UN CUENTO DE RUBEM FONSECA CON seis detectives dedicados a seguir el rumor de un gran globo, llamado El Cabrón o El Animal, que se dice despegará desde una de las barriadas de Río y mirará a la ciudad desde lo alto con su ojo luminoso e insolente, me hizo llamar a mi agente globero en Medellín para pedir unos cuantos faroles voladores y repetir el descaro de uno de los protagonistas de El globo fantasma:

“Zé de Souza un día me dijo que se caga en la ley de los tribunales y en la frescura de los ecologistas. Nuestra lucha, me dijo, es contra la ley de Newton. Cuando le hablé de los bosques me respondió que se jodan los bosques, los bosques se incendian desde hace millones de años y el mundo no se ha acabado”.

De verdad que no me extraña que los globeros de Río hagan parte de una incipiente religión que rinde homenajes a San Juan y San Pedro con sus ofrendas de papel de seda. El mechero es siempre el líder de la congregación. El encargado de formar las seis capas sucesivas de estopa y cera que alentarán al globo con su llama azul. Fernando Vallejo ha descrito bien la liturgia con nuestras palabras y nuestros santos: “El humo es como quien dice su alma, la candileja el corazón. Cuando se llenan de humo y empiezan a jalar, los que están elevando sueltan, soltamos, y el globo se va yendo, yendo al cielo con el corazón encendido, palpitando, como el Corazón de Jesús”.

La mecha debe extinguirse cuando el globo es aún un solitario punto suspensivo sobre un cielo de papel de china. No para salvar los bosques ni las benditas bodegas, sino para no perderle el rastro a su promesa, para recibir el secreto de hollín en la cara al recogerlo luego de su vuelo. El rastreador, segundo al mando en la iglesia globera, es el encargado de calcular su rumbo y conocer la maraña de la ciudad para llegar primero a la algarabía del aterrizaje: “La función de esa muchedumbre es rescatar el globo, de ser posible intacto, doblarlo, colocarlo en la pick-up y llevar al animal apagado de regreso, para después soltarlo de nuevo”.

En el cuento de Fonseca también aparecen creyentes de la iglesia opuesta.

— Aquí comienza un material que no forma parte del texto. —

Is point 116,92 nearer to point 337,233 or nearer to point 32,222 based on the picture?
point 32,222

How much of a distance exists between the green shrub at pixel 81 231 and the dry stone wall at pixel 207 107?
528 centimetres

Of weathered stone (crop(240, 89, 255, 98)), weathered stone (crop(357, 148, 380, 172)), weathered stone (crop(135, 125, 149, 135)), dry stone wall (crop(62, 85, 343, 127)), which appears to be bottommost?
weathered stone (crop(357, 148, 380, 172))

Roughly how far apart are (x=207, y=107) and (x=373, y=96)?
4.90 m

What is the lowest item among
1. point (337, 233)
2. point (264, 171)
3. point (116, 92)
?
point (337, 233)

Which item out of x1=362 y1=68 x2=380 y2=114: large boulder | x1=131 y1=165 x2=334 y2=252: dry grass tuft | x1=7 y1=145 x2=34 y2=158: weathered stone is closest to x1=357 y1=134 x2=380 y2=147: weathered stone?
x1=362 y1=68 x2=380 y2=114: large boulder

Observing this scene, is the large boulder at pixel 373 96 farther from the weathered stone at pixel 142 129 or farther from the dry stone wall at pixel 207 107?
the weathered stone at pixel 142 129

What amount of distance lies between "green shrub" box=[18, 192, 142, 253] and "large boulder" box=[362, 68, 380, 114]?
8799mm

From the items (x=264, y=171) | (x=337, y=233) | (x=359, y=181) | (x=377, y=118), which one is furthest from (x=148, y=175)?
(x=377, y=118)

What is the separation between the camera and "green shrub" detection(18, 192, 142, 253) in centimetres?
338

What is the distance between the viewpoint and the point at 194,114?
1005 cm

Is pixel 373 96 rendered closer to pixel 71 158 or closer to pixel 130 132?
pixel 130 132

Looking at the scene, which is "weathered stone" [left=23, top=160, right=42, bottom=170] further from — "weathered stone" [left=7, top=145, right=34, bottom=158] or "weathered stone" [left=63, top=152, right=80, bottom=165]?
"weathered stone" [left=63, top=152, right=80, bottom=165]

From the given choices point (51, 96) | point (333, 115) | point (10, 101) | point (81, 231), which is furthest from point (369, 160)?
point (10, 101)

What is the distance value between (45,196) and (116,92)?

Dos funcionarias municipales, inteligentes, dedicadas, fanáticas de la ecología: “Para ellas el árbol era la mejor cosa que existía en el mundo”. Las señoras se encargan de presionar a los detectives que miran indolentes los globos, que no pueden ver la maldad en un vuelo tan lento:

 — “Todos los globos son una cosa monstruosa. Los globeros son una banda de criminales”.

 — ¿Por qué no una banda de soñadores? Son comunidades enteras las que hacen el globo. Sólo quieren ver cómo sube hacia el cielo. Lo más alto posible”.

Ya me aburrí de este diciembre de nieves imposibles al que nos condenan cada vez con más saña. Antes fue el pecado del musgo en el pesebre, ahora claman contra la ejecución del marrano en la cochina calle y piden condena para el matarife de uña larga. Y ponen sobre la mano del globero, olorosa a petróleo, los males del planeta y la suerte de los osos polares y los renos inexistentes. Oigo con gusto la conversación de pirómanos de los detectives de Fonseca:

— “Pero el globo es una cosa bonita, ¿o no, doctor?

— Un incendio también.

— La cosa más bonita que he visto fue el incendio de la refinería.

— Lo bello horrible, Cão”.

Lanzaré mis globos sin remordimiento. Pensando en la campana de los bomberos, en la jauría alegre que los seguirá y en el tranquilo aterrizaje de El Cabrón del cuento: “Calló lentamente y tocó el agua… La inmensa boca de fierro se posó en el océano y el globo se quedó inmóvil, una carabela fantástica sobre el mar en calma”.